How You Like Them Apples
I am, by nature, a very skeptical person. Which comes in handy in the fitness and nutrition worlds, where ardently-claimed but scientifically-bankrupt stupidity abounds.
That’s why, though I grew up in the Bay Area, even at one point attended a summer camp where we had to ‘thank the spirit of the water’ each time we flushed the toilet, I’ve long been skeptical of the whole ‘farm to table’ movement.

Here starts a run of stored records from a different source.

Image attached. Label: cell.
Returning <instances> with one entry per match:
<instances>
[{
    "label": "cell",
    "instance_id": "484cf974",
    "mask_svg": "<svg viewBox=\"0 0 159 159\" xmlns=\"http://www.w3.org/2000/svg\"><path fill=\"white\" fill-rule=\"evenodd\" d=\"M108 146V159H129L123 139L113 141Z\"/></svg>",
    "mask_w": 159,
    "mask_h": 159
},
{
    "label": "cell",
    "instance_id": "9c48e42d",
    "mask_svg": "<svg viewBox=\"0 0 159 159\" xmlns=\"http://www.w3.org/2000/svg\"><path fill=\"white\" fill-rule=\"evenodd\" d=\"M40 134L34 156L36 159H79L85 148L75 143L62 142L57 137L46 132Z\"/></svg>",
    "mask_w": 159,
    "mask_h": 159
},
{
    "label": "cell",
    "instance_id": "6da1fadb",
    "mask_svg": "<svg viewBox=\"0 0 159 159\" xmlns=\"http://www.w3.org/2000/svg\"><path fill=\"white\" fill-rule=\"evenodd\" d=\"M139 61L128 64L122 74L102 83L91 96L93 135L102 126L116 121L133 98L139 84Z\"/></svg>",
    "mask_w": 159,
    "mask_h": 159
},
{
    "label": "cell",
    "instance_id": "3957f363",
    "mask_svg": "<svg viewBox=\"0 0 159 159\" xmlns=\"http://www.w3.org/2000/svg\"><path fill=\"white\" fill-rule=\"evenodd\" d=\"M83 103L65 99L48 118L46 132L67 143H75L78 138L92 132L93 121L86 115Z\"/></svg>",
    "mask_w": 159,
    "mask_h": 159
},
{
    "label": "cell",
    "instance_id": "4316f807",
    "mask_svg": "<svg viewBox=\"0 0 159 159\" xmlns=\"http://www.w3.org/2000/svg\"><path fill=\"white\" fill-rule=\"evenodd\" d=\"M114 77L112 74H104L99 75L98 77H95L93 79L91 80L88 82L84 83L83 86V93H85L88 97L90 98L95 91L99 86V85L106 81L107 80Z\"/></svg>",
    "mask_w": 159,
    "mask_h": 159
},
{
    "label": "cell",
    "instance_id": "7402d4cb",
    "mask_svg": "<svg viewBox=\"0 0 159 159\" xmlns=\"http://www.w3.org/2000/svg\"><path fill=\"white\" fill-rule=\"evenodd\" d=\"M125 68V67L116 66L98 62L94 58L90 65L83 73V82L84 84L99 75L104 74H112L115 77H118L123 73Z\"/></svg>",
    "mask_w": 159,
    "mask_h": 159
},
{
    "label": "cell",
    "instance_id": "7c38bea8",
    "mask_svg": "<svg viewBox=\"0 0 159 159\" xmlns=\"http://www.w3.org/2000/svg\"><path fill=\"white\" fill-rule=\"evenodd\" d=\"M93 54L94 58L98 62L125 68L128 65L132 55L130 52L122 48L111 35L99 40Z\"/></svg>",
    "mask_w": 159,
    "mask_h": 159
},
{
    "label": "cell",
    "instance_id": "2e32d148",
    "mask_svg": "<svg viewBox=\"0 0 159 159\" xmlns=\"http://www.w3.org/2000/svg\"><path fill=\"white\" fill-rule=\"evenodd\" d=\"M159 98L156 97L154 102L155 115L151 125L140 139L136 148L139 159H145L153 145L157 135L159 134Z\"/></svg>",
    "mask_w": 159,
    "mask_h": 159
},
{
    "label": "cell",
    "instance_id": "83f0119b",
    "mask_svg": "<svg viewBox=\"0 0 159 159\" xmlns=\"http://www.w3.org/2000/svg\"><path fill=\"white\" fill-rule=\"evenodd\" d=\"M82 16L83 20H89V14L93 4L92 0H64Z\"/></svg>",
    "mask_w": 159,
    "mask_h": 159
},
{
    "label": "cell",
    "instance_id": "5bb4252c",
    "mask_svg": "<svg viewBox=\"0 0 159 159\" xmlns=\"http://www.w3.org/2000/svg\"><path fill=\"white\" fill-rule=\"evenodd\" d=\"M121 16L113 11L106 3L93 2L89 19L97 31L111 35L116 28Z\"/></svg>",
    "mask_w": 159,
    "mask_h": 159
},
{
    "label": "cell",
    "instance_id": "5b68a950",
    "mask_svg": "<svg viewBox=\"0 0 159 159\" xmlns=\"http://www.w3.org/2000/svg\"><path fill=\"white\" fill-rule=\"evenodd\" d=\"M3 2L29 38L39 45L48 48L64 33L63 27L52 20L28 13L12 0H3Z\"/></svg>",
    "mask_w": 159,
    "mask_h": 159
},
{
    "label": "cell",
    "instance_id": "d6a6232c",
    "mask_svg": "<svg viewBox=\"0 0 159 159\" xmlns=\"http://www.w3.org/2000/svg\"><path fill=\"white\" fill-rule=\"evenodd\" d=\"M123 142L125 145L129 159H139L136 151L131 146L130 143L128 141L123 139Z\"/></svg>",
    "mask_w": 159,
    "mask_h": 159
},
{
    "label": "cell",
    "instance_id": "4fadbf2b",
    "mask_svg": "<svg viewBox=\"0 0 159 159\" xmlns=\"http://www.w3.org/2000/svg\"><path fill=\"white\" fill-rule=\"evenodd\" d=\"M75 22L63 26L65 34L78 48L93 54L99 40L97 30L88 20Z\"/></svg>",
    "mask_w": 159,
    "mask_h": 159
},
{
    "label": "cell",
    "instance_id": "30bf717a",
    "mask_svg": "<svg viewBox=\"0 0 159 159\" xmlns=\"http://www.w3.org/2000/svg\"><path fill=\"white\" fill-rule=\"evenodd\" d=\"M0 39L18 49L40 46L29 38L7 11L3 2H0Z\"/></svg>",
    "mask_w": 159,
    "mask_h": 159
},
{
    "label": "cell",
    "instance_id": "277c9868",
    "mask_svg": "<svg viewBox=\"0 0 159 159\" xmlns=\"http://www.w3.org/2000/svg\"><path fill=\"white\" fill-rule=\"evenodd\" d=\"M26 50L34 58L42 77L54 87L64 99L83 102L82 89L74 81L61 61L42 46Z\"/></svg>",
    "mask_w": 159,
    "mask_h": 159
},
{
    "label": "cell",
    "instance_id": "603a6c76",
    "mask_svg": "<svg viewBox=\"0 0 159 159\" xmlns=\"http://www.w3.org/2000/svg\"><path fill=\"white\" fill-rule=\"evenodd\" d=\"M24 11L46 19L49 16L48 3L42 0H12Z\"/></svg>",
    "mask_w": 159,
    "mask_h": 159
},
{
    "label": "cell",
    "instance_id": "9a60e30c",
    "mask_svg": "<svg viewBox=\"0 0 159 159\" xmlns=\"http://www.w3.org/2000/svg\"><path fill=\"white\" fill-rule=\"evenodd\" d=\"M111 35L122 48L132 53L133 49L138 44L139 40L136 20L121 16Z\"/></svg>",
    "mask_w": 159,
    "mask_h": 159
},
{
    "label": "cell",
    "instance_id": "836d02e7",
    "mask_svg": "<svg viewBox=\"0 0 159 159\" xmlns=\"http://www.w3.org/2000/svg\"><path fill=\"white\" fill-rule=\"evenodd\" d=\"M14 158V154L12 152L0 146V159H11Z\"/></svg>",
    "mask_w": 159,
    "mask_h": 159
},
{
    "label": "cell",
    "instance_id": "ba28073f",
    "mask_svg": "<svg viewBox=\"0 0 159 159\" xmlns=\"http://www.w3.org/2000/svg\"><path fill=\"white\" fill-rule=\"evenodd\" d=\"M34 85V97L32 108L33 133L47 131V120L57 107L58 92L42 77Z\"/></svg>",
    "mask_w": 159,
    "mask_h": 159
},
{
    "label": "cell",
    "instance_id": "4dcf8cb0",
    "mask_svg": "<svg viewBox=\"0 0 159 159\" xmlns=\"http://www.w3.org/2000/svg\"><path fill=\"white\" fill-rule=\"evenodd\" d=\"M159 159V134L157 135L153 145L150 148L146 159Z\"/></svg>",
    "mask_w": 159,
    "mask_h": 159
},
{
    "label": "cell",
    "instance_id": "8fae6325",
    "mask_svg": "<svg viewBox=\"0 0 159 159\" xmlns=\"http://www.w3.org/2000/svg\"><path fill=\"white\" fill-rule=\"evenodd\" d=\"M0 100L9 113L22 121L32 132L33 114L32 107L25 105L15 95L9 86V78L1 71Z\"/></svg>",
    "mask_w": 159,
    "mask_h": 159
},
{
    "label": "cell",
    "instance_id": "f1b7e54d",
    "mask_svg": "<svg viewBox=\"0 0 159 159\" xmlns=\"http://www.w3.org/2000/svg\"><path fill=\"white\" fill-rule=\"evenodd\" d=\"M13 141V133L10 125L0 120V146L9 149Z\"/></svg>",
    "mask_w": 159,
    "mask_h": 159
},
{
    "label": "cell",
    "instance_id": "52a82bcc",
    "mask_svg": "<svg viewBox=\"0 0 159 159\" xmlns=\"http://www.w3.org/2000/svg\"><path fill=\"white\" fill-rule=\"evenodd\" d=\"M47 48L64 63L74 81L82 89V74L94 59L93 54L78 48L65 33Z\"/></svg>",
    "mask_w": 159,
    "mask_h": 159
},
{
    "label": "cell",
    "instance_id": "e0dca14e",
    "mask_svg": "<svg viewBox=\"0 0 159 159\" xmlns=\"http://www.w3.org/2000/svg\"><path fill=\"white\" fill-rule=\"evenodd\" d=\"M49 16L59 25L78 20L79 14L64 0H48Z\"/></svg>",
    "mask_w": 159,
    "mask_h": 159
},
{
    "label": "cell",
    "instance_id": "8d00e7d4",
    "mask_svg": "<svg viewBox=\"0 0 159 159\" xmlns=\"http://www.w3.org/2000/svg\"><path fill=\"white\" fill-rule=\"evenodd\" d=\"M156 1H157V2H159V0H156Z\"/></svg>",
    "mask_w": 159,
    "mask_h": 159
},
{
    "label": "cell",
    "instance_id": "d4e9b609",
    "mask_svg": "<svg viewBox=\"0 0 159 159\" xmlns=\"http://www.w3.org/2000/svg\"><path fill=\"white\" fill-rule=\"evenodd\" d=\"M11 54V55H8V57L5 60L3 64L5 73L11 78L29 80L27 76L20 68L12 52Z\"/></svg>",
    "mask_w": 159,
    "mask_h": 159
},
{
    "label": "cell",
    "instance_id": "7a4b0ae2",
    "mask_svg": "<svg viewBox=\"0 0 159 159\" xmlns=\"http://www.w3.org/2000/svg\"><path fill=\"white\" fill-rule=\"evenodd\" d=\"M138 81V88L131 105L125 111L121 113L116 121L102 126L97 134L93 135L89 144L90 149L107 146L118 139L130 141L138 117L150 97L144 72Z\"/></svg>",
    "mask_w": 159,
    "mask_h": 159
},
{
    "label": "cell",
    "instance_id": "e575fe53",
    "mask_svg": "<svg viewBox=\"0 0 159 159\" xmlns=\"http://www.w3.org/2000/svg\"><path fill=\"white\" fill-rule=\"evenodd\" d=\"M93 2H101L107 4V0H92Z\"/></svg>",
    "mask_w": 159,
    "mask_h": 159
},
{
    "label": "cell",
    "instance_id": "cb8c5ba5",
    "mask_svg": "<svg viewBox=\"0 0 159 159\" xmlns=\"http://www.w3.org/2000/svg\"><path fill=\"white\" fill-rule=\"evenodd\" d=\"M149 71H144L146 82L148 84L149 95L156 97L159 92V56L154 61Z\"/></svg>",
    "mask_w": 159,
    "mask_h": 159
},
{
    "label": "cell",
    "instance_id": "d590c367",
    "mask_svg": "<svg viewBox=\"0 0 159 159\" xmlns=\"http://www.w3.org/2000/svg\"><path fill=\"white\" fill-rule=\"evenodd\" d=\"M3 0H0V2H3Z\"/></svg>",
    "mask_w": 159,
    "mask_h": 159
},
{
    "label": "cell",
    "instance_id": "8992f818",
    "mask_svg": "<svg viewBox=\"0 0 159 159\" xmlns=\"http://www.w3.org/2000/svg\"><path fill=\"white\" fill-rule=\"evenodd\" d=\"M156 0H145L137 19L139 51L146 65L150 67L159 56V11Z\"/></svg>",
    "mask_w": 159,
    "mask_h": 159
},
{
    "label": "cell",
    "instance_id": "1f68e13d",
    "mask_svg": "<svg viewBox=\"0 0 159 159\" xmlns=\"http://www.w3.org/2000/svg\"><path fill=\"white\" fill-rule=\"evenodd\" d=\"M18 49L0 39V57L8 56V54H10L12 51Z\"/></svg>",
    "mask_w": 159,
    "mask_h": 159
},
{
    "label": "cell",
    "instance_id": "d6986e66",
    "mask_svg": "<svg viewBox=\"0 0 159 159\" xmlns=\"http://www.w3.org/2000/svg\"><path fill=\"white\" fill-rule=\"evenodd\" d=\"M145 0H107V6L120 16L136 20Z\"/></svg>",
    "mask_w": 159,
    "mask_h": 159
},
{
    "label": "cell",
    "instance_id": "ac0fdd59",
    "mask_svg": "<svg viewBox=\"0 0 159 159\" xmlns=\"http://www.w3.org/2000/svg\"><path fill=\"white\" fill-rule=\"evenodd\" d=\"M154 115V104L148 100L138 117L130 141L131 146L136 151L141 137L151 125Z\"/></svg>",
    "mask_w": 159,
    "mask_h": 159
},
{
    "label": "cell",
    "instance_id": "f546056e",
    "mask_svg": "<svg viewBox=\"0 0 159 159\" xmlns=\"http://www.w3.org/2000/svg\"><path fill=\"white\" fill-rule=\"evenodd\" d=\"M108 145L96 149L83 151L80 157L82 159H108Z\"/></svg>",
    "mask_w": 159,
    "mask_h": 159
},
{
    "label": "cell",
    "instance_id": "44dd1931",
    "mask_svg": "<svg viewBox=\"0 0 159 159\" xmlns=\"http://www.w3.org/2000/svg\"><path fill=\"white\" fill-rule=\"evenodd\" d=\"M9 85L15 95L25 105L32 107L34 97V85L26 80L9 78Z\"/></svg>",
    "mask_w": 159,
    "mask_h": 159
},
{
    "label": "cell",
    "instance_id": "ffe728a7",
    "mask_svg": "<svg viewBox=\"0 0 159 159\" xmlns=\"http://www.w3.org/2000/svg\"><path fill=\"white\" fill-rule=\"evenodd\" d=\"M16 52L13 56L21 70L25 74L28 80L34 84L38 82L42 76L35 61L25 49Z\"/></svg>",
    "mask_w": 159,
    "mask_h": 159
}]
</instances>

I’d written off a lot of the appeal as hipster nonsense – the twee fetishizing of the ’craftsmen’ ethos. Sure, buying at a farmer’s market allows you to vicariously live a small slice of the farmers’ neo-luddite life. But farmers’ market food is, well, still just food.
Turns out, I was totally wrong.
Over the last few months, I’ve been spending more time learning about the mechanics of the global food production system, and its impact on the nutrition of what we eat.
Consider an apple. You see them, year-round, in large piles at every grocery store. Appealingly glossy, perfectly ripe, available organically-raised in an endless array of varieties.
But here’s something you probably don’t think about when you see them: those apples are old. Really, really old.
In fact, on average, the apples in your grocery store, whether organic or not, were picked ten months ago. Then they were stored in extreme cold for months and months. Cold generated using a mix of gasses that are so toxic that produce workers intermittently die just from going in to the apple storage freezers with a leak in their protective gear.
And even if that gas doesn’t permeate the apple itself, the effects of time certainly do.
By the time you pick that apple off your grocery store shelf, it has less than 10% of the micro-nutrient content than it did a week after it was plucked. In other words, we spend huge amounts of money converting a vitamin-packed healthy snack into a empty-calorie sugar bomb.
So, what can you do? That’s where farmer’s markets come in. The food you’re buying there this week was, on average, picked within the last two weeks. Which, when it comes to nutritional content, is a world of difference. Plus it tastes better, too. And, in most cases, it even costs less than the stuff you can find in-store.
So, it appears, I’ve circled back to my hippy roots after all. I’ve resolved to shop for more produce (and meat and cheese and more) at my local farmer’s market this year. You can find ones near you with this handy USDA tool, and I’d encourage you to do the same.